■ Consegna A: Trascrivi dal testo sull'ora legale il passo che comincia con le parole "Uno dei motivi" e si ferma dopo "il risparmio energetico.".
■ Consegna B: Quali mesi il testo sull'ora legale indica come particolarmente freddi? Elencali tutti.
■ Consegna C:
Rispondi a queste domande sul testo sull'ora legale:
(i) In quale giorno entra in vigore l'ora legale?
(ii) A che ora di notte vengono spostate le lancette, e su quale ora?
(iii) Secondo numerose ricerche, che cosa è successo al consumo di energia nelle case private con il cambio dell'ora?

■ Testo selezionato:

Ora legale: si dorme un’ora in meno

Ora legale: si dorme un’ora in meno

Domenica 31 marzo 2013 entra in vigore l’ora legale. Alle 2 di notte le lancette degli orologi verranno spostate sulle 3, facendoci quindi  perdere un’ora di sonno. La maggior parte di noi fortunatamente riesce ad abituarsi in un paio di giorni al nuovo orario. Cosa succede tuttavia quando il nostro orologio interno fa fatica ad così facilmente al cambio dell’ora?

Uno dei motivi principali che ha portato all’introduzione dell’ora legale è stata la convinzione di poter sfruttare meglio le ore di luce e risparmiare quindi energia per l’illuminazione. Da anni però il cambio dell’ora è oggetto di critiche. Infatti, numerose ricerche hanno dimostrato che con il cambio dell’ora, il consumo di energia nelle case private è addirittura aumentato. È vero, infatti, che durante l’ora legale si ha un’ora in più di luce la sera, risparmiando così energia elettrica; d’altra parte però di mattina è necessario riscaldare la casa un’ora prima (in particolare nei mesi freddi di marzo, aprile e ottobre) azzerando di fatto il risparmio energetico.

■ Dati grezzi:
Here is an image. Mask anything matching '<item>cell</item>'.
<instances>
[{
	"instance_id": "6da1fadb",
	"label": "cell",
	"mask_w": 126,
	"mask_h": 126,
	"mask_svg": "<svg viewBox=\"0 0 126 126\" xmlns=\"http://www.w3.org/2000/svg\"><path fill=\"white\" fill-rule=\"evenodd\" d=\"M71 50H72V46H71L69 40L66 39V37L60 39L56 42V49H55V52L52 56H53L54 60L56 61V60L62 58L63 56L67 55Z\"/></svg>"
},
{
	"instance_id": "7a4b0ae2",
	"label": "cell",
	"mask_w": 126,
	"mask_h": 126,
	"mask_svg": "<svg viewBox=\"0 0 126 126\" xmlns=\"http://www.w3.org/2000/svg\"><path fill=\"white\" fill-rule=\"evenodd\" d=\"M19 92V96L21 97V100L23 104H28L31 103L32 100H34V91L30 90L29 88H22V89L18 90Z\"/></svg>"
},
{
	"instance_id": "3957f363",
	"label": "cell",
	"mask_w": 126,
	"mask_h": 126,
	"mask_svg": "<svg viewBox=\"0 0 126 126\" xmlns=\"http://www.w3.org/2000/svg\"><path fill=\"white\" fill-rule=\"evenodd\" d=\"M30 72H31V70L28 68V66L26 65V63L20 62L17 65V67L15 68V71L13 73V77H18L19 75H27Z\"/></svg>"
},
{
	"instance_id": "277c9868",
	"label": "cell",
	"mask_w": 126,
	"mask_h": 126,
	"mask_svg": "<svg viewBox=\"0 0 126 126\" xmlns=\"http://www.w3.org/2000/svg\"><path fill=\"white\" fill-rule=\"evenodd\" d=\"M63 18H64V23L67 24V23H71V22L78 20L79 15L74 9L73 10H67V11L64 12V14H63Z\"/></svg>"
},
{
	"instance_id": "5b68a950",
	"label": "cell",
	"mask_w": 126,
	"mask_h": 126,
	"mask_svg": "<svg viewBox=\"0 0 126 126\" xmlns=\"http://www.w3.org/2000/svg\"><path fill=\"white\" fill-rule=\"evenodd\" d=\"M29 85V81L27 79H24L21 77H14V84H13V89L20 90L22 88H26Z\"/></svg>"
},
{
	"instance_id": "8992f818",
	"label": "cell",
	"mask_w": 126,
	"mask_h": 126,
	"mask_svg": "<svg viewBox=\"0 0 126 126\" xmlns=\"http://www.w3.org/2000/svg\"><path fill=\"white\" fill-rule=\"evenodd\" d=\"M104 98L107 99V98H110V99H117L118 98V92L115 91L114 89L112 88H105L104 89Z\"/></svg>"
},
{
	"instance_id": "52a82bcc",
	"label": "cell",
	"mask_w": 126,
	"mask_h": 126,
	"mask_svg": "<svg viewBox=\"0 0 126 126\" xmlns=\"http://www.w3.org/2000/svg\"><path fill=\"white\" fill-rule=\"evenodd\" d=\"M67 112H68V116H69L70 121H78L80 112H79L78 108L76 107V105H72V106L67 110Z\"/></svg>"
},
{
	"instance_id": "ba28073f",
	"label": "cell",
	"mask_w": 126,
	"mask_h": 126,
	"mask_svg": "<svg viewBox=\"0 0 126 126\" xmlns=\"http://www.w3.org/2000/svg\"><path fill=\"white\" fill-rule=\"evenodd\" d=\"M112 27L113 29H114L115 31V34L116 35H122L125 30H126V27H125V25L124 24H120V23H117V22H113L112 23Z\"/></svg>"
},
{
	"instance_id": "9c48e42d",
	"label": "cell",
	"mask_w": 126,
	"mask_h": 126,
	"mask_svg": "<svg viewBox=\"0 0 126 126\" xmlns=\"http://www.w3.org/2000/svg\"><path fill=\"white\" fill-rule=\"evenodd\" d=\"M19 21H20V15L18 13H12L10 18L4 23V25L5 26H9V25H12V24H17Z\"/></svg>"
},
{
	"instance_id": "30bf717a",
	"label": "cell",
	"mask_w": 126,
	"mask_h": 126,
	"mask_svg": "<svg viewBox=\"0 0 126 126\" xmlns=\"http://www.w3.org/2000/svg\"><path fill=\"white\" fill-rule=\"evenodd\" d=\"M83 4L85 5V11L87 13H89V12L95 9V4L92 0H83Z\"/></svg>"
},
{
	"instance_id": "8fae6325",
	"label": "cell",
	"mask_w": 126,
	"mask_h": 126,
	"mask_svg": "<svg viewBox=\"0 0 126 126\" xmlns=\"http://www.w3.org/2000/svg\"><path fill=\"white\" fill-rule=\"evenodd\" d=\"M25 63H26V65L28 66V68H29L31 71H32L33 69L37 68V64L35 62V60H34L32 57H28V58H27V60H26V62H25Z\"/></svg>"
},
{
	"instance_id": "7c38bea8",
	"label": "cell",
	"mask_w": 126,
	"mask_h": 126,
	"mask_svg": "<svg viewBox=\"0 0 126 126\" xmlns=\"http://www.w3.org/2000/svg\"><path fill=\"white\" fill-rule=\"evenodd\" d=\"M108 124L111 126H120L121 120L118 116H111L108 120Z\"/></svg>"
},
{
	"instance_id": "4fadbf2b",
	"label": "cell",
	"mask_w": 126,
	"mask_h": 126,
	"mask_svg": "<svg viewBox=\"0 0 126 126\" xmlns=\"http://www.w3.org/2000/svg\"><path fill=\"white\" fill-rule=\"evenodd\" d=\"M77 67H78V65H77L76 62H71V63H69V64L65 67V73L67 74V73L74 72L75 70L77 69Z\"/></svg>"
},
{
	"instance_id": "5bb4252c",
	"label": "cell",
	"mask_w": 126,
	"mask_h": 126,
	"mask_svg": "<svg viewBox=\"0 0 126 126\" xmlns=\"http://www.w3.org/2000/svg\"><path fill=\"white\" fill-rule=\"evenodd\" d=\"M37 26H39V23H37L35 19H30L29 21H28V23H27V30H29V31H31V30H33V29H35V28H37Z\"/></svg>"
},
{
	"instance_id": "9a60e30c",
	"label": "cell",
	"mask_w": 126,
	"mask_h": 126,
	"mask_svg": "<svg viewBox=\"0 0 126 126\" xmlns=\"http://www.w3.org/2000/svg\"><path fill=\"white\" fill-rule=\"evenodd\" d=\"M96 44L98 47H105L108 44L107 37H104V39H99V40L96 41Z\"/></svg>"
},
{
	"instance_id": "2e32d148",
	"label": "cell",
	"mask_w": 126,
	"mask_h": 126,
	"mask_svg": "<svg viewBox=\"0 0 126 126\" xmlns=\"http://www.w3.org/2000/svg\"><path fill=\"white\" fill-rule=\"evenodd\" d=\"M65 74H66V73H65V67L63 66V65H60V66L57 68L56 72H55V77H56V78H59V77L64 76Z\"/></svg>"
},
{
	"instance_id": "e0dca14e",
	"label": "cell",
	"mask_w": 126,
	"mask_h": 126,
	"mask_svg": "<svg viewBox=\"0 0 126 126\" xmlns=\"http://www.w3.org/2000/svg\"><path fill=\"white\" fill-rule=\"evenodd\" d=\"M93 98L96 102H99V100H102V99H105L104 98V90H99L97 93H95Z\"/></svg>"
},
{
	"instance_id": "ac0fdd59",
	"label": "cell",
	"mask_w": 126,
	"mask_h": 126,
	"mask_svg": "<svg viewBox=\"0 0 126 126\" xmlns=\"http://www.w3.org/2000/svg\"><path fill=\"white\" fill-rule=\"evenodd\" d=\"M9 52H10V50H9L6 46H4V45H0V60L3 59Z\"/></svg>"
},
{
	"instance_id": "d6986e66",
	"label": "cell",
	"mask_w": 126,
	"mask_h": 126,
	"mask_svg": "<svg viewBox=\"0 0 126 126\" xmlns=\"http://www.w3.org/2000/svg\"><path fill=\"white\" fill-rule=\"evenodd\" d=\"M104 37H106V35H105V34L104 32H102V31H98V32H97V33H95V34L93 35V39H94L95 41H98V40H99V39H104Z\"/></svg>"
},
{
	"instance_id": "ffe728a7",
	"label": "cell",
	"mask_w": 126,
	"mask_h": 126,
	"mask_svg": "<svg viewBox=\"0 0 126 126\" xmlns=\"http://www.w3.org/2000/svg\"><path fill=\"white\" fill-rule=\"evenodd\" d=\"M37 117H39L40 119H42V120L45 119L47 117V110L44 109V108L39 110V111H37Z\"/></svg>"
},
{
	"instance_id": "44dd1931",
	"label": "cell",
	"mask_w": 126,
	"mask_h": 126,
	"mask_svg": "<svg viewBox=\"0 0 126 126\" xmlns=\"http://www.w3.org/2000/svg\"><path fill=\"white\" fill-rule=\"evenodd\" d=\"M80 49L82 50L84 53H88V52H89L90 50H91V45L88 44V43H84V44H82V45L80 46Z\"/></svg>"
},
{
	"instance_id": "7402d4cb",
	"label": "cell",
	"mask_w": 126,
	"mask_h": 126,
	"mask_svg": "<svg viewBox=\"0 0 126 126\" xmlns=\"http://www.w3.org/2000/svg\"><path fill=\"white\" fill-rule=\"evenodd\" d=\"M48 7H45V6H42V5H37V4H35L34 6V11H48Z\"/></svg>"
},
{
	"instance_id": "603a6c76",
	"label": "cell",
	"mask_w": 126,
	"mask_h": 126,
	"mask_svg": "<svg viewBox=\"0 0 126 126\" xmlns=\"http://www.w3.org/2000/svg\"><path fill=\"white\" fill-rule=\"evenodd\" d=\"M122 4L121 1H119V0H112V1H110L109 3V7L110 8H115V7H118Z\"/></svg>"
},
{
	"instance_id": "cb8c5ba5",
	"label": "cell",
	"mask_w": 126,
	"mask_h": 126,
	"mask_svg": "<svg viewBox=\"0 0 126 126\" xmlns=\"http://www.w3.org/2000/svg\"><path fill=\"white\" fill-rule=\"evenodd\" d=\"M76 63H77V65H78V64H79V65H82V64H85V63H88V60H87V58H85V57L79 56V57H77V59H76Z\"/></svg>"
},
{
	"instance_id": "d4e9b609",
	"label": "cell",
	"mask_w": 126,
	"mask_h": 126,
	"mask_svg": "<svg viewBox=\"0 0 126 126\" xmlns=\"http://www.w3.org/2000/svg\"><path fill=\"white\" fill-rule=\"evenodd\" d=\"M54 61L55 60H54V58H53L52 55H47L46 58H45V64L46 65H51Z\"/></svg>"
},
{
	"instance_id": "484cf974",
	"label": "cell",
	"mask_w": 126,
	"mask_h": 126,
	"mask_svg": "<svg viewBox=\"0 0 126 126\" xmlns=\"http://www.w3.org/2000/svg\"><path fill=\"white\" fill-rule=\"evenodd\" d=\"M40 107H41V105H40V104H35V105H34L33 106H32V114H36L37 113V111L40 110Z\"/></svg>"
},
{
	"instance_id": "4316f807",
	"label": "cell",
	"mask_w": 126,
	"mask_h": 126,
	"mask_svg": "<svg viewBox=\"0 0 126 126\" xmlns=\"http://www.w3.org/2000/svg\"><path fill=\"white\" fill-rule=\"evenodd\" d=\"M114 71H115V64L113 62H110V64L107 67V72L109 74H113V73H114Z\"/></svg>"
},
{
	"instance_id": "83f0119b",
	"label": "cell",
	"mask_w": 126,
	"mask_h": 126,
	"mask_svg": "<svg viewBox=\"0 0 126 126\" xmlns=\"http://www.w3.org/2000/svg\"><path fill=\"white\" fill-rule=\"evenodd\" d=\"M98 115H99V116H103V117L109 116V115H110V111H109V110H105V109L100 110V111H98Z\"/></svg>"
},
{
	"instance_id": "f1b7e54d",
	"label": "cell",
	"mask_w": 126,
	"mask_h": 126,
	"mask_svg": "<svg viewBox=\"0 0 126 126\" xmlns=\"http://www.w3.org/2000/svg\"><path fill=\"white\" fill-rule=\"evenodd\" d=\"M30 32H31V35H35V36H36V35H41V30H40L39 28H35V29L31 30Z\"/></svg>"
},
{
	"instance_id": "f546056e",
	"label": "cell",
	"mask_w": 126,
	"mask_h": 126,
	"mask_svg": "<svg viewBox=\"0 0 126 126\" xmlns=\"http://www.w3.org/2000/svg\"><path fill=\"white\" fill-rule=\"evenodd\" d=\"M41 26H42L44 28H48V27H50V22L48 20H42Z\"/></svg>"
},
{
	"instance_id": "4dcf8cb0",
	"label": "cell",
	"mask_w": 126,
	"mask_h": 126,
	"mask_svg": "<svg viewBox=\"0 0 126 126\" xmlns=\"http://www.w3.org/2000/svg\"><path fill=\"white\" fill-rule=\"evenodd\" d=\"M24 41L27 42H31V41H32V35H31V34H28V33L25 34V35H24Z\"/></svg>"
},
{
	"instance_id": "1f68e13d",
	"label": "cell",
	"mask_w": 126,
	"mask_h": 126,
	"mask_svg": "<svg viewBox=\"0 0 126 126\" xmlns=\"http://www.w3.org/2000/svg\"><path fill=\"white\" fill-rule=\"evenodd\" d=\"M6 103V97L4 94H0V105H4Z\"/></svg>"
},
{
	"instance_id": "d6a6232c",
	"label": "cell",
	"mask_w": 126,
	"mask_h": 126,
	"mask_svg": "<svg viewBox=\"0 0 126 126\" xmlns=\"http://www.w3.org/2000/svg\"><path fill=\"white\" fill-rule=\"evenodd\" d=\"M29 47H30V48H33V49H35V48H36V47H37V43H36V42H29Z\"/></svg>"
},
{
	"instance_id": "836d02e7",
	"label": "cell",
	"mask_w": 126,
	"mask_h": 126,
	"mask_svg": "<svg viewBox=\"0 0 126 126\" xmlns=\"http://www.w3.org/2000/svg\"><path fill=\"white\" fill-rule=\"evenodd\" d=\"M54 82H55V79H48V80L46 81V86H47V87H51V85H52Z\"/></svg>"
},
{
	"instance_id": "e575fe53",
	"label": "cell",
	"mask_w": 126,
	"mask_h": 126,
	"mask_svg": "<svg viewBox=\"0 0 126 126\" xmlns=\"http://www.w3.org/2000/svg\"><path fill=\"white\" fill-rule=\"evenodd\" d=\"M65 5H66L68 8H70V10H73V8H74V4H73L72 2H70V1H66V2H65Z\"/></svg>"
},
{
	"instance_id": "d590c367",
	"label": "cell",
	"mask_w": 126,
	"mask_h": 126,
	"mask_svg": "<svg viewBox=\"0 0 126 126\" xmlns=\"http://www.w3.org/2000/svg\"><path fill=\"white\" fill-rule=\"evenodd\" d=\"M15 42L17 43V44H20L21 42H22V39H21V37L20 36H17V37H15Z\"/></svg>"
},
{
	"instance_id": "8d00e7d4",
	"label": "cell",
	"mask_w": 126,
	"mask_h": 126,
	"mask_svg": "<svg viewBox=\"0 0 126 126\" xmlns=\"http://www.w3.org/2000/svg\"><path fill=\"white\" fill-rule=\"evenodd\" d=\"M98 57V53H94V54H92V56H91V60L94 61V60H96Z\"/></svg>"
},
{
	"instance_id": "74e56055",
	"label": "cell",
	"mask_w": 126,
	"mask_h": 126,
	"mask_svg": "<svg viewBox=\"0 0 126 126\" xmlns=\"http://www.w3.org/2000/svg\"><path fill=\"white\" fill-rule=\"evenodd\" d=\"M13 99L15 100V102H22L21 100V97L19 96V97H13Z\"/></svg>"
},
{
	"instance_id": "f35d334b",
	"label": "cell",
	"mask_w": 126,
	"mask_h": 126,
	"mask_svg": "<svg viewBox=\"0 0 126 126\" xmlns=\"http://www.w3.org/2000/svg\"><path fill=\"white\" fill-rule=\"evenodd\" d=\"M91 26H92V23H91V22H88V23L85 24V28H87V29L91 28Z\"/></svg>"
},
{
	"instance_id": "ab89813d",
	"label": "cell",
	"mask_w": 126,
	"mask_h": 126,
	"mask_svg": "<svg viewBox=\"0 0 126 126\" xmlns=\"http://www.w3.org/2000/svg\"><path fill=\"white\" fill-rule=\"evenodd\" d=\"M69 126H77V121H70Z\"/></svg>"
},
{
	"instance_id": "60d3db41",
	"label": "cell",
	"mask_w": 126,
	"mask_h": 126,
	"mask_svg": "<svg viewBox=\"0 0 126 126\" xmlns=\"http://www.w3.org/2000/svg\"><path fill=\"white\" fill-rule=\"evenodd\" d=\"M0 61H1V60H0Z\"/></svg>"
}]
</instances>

■ Risposta scritta A:
Uno dei motivi principali che ha portato all’introduzione dell’ora legale è stata la convinzione di poter sfruttare meglio le ore di luce e risparmiare quindi energia per l’illuminazione. Da anni però il cambio dell’ora è oggetto di critiche. Infatti, numerose ricerche hanno dimostrato che con il cambio dell’ora, il consumo di energia nelle case private è addirittura aumentato. È vero, infatti, che durante l’ora legale si ha un’ora in più di luce la sera, risparmiando così energia elettrica; d’altra parte però di mattina è necessario riscaldare la casa un’ora prima (in particolare nei mesi freddi di marzo, aprile e ottobre) azzerando di fatto il risparmio energetico.

■ Risposta scritta B: marzo, aprile, ottobre

■ Risposta scritta C:
(i) Domenica 31 marzo 2013.
(ii) Alle 2 di notte, sulle 3.
(iii) È addirittura aumentato.